## begin Excerpted passage
Computer & Communication Industry Association
PublishedJanuary 23, 2025

As Administration Signals Plans to Challenge Foreign Taxes Discriminating Against U.S. Companies, CCIA Releases New Study on Digital Service Tax Impacts

Washington – On his first day as President of the U.S., President Trump signaled to trade partners that if they tax US companies in discriminatory ways, it will be investigated and challenged. 

For years, US officials have been dealing with trading partners around the world who have wanted to tax the revenue of US digital services companies, an uncommon practice that violates trade agreements. Part of the OECD Global Tax Deal negotiations was aimed at replacing unilateral digital services taxes that target largely American technology firms with global tax reform. However, these negotiations have stalled, and more countries may be tempted to enact or reinstate digital services taxes, risking retaliatory actions such as tariffs from the U.S. This week, President Trump signed EOs announcing little tolerance for DSTs in which foreign governments disproportionately tax the revenue of US companies.
## end Excerpted passage
## begin Listing
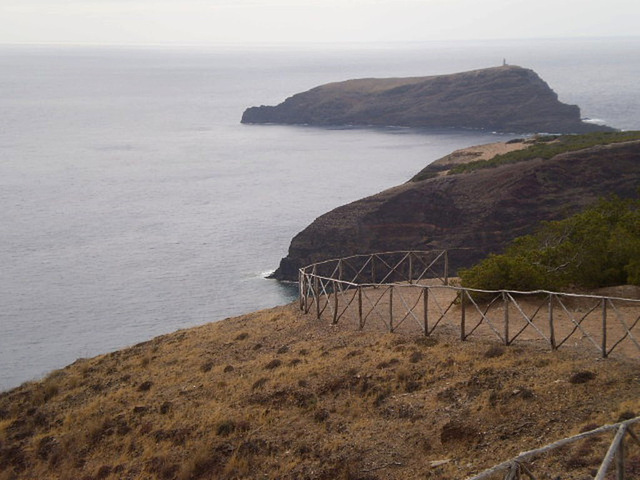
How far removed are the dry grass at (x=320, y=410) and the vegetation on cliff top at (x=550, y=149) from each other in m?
43.6

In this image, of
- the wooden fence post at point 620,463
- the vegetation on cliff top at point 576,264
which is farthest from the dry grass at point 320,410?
the vegetation on cliff top at point 576,264

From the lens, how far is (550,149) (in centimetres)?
6544

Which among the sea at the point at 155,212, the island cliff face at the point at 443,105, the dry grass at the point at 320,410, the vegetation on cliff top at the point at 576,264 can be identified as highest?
the island cliff face at the point at 443,105

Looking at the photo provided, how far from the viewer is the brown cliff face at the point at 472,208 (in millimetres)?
57469

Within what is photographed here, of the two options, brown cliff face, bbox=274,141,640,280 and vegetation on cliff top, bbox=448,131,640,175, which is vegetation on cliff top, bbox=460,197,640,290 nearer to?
brown cliff face, bbox=274,141,640,280

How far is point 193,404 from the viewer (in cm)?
2005

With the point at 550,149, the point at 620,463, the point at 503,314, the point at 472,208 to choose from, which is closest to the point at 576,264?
the point at 503,314

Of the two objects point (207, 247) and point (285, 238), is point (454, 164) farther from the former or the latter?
point (207, 247)

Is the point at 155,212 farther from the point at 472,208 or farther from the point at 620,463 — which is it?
the point at 620,463

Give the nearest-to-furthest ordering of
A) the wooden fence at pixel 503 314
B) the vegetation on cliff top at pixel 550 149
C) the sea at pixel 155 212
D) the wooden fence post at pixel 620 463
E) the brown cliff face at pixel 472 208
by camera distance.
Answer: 1. the wooden fence post at pixel 620 463
2. the wooden fence at pixel 503 314
3. the sea at pixel 155 212
4. the brown cliff face at pixel 472 208
5. the vegetation on cliff top at pixel 550 149

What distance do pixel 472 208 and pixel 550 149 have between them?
33.9 feet

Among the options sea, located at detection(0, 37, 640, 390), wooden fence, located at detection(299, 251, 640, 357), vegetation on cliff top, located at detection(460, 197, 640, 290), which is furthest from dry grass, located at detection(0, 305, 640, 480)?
sea, located at detection(0, 37, 640, 390)

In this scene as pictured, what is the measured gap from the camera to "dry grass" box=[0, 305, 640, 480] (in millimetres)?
14891

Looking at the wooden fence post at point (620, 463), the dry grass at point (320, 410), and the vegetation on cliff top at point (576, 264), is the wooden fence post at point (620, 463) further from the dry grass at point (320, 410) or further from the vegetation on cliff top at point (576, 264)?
the vegetation on cliff top at point (576, 264)
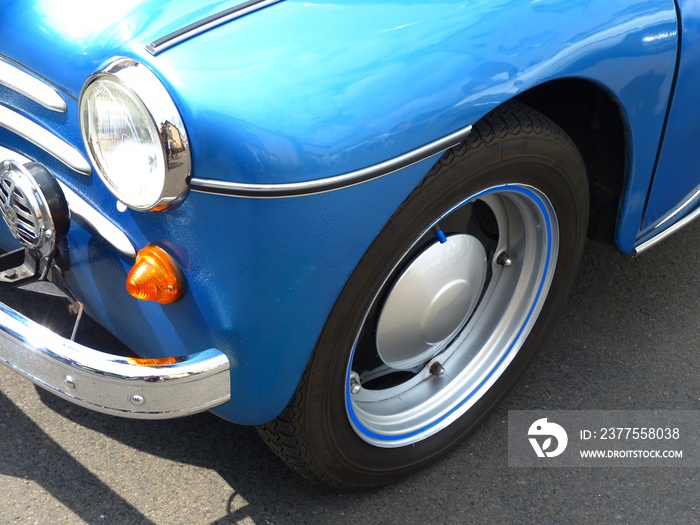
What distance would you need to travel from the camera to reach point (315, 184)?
133 cm

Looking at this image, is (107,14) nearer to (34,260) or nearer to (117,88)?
(117,88)

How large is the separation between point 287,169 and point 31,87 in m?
0.58

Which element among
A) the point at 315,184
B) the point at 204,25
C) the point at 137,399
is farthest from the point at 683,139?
the point at 137,399

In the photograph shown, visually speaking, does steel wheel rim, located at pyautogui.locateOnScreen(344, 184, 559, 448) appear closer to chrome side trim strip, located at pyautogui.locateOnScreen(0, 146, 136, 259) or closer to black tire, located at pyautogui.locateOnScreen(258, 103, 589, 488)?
black tire, located at pyautogui.locateOnScreen(258, 103, 589, 488)

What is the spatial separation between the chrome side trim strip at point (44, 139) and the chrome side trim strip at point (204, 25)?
295 mm

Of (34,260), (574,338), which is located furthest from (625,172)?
(34,260)

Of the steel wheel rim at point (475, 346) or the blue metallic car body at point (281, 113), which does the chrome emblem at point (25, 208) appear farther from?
the steel wheel rim at point (475, 346)

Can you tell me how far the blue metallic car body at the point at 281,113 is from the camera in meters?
1.32

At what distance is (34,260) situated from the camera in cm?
164

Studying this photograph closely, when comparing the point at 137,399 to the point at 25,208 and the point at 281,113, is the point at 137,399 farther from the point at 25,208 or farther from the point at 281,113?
the point at 281,113

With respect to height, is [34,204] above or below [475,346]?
above

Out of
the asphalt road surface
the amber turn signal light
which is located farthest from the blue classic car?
the asphalt road surface

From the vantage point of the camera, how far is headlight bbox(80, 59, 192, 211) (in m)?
1.29

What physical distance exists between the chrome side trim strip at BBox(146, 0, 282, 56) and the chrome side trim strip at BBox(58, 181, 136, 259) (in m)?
0.36
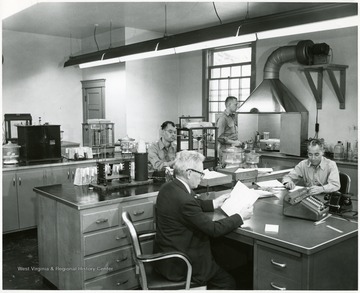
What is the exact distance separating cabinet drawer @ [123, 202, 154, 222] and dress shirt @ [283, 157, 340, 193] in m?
1.40

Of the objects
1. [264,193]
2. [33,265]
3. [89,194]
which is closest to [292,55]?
[264,193]

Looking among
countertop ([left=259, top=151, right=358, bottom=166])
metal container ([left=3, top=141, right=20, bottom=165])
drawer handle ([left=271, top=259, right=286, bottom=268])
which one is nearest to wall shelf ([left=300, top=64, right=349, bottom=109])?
countertop ([left=259, top=151, right=358, bottom=166])

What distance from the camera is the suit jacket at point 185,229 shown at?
2688 mm

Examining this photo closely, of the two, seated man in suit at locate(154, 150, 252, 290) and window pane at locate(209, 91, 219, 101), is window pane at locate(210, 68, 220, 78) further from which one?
seated man in suit at locate(154, 150, 252, 290)

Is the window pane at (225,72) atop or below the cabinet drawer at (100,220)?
atop

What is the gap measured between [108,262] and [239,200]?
4.31 feet

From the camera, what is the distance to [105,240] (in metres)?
3.41

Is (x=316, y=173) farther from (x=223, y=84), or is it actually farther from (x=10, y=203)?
(x=223, y=84)

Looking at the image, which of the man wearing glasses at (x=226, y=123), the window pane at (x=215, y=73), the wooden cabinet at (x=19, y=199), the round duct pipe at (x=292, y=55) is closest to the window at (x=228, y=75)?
the window pane at (x=215, y=73)

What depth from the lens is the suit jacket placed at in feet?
8.82

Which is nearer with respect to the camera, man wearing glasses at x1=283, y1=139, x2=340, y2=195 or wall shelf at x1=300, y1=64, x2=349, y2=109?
man wearing glasses at x1=283, y1=139, x2=340, y2=195

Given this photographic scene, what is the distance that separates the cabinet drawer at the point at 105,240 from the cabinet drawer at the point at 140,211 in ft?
0.24

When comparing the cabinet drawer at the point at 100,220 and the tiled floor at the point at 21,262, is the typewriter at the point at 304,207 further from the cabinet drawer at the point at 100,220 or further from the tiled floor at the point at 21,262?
the tiled floor at the point at 21,262

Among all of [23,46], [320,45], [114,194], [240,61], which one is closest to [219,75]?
[240,61]
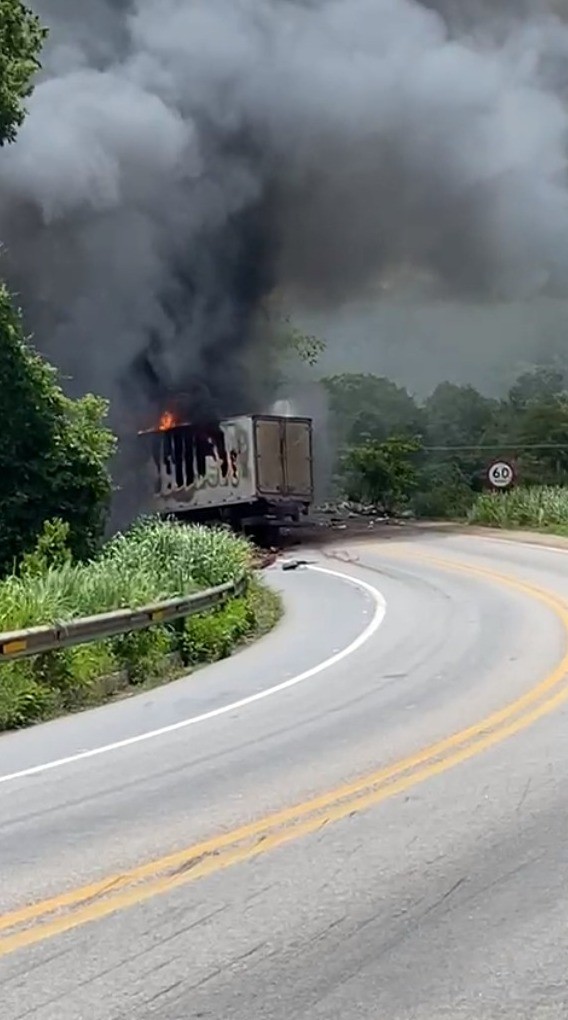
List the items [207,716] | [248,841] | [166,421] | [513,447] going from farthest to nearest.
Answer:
## end Listing
- Your tasks:
**a.** Read the CCIA press release on digital services taxes and decide whether each statement agrees with it. Answer yes or no for each and quote the words from the release that decide it.
(i) The OECD Global Tax Deal negotiations have stalled.
(ii) Taxing the revenue of US digital services companies is a common practice.
(iii) President Trump signaled his position on discriminatory taxes on his first day in office.
**b.** Repeat part of the CCIA press release on digital services taxes word for word. Begin at the words "As Administration Signals" and stop after "investigated and challenged.".
**c.** Go on with the CCIA press release on digital services taxes, starting after its last sentence.

- Answers to the problems:
**a.**
(i) Yes: "However, these negotiations have stalled"
(ii) No: "an uncommon practice that violates trade agreements"
(iii) Yes: "On his first day as President of the U.S., President Trump signaled to trade partners that if they tax US companies in discriminatory ways, it will be investigated and challenged."

**b.**
As Administration Signals Plans to Challenge Foreign Taxes Discriminating Against U.S. Companies, CCIA Releases New Study on Digital Service Tax Impacts

Washington – On his first day as President of the U.S., President Trump signaled to trade partners that if they tax US companies in discriminatory ways, it will be investigated and challenged.

**c.**
Today, CCIA has released a study showing that global adoption of a 3% DST would cost U.S. businesses an estimated $23 billion annually, which would not only reduce export revenues and income for U.S. businesses and their shareholders, threatening up to 31,000 full-time equivalent U.S. jobs, but would also reduce U.S. federal tax revenues by up to $5 billion per year. 

$5 billion is enough to pay for nearly 50,000 federal civilian employee annual salaries–more than are employed domestically by the Departments of Commerce, State, Labor, Energy, Housing and Urban Development, or Education.

The following quote may be attributed to Trevor Wagener, CCIA’s Chief Economist and Director of the Research Center:

“Vigorous action by the new administration to defend U.S. trade interests by deterring further adoption of digital services taxes and persuading trade partners to rescind existing digital services taxes can save U.S. companies $23 billion per year, protect 31,000 U.S. jobs, and protect up to $5 billion in federal tax revenue per year. That’s enough tax revenue to pay for the annual salaries of nearly 50,000 federal civilian employees–more than are employed by six major federal departments.”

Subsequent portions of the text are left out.